EXERCISE GOAL: Could each record be restated word for word?

INFORMATION:
****************
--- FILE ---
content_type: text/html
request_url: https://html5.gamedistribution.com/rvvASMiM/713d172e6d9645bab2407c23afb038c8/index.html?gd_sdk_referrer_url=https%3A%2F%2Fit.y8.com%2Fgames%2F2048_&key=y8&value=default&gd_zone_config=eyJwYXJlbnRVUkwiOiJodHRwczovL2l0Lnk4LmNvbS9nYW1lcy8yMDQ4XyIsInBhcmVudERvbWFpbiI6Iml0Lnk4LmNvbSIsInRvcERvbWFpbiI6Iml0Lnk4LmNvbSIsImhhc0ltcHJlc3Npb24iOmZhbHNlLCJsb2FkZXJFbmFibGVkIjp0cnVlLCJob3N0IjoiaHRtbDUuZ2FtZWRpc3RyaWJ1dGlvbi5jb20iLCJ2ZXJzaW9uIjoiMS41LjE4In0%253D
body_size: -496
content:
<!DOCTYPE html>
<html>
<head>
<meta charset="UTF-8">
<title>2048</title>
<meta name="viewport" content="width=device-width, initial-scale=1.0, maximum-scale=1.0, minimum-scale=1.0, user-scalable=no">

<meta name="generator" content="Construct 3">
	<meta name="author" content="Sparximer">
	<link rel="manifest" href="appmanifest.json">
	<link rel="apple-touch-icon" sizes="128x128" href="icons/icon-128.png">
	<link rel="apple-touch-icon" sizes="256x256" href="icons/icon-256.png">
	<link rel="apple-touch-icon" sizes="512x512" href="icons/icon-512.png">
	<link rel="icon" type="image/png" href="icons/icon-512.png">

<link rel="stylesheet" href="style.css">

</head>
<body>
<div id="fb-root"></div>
****************
ANSWER TO THIS TASK:
--- FILE ---
content_type: text/html
request_url: https://html5.gamedistribution.com/rvvASMiM/713d172e6d9645bab2407c23afb038c8/index.html?gd_sdk_referrer_url=https%3A%2F%2Fit.y8.com%2Fgames%2F2048_&key=y8&value=default&gd_zone_config=eyJwYXJlbnRVUkwiOiJodHRwczovL2l0Lnk4LmNvbS9nYW1lcy8yMDQ4XyIsInBhcmVudERvbWFpbiI6Iml0Lnk4LmNvbSIsInRvcERvbWFpbiI6Iml0Lnk4LmNvbSIsImhhc0ltcHJlc3Npb24iOmZhbHNlLCJsb2FkZXJFbmFibGVkIjp0cnVlLCJob3N0IjoiaHRtbDUuZ2FtZWRpc3RyaWJ1dGlvbi5jb20iLCJ2ZXJzaW9uIjoiMS41LjE4In0%253D
body_size: -496
content:
<!DOCTYPE html>
<html>
<head>
<meta charset="UTF-8">
<title>2048</title>
<meta name="viewport" content="width=device-width, initial-scale=1.0, maximum-scale=1.0, minimum-scale=1.0, user-scalable=no">

<meta name="generator" content="Construct 3">
	<meta name="author" content="Sparximer">
	<link rel="manifest" href="appmanifest.json">
	<link rel="apple-touch-icon" sizes="128x128" href="icons/icon-128.png">
	<link rel="apple-touch-icon" sizes="256x256" href="icons/icon-256.png">
	<link rel="apple-touch-icon" sizes="512x512" href="icons/icon-512.png">
	<link rel="icon" type="image/png" href="icons/icon-512.png">

<link rel="stylesheet" href="style.css">

</head>
<body>
<div id="fb-root"></div>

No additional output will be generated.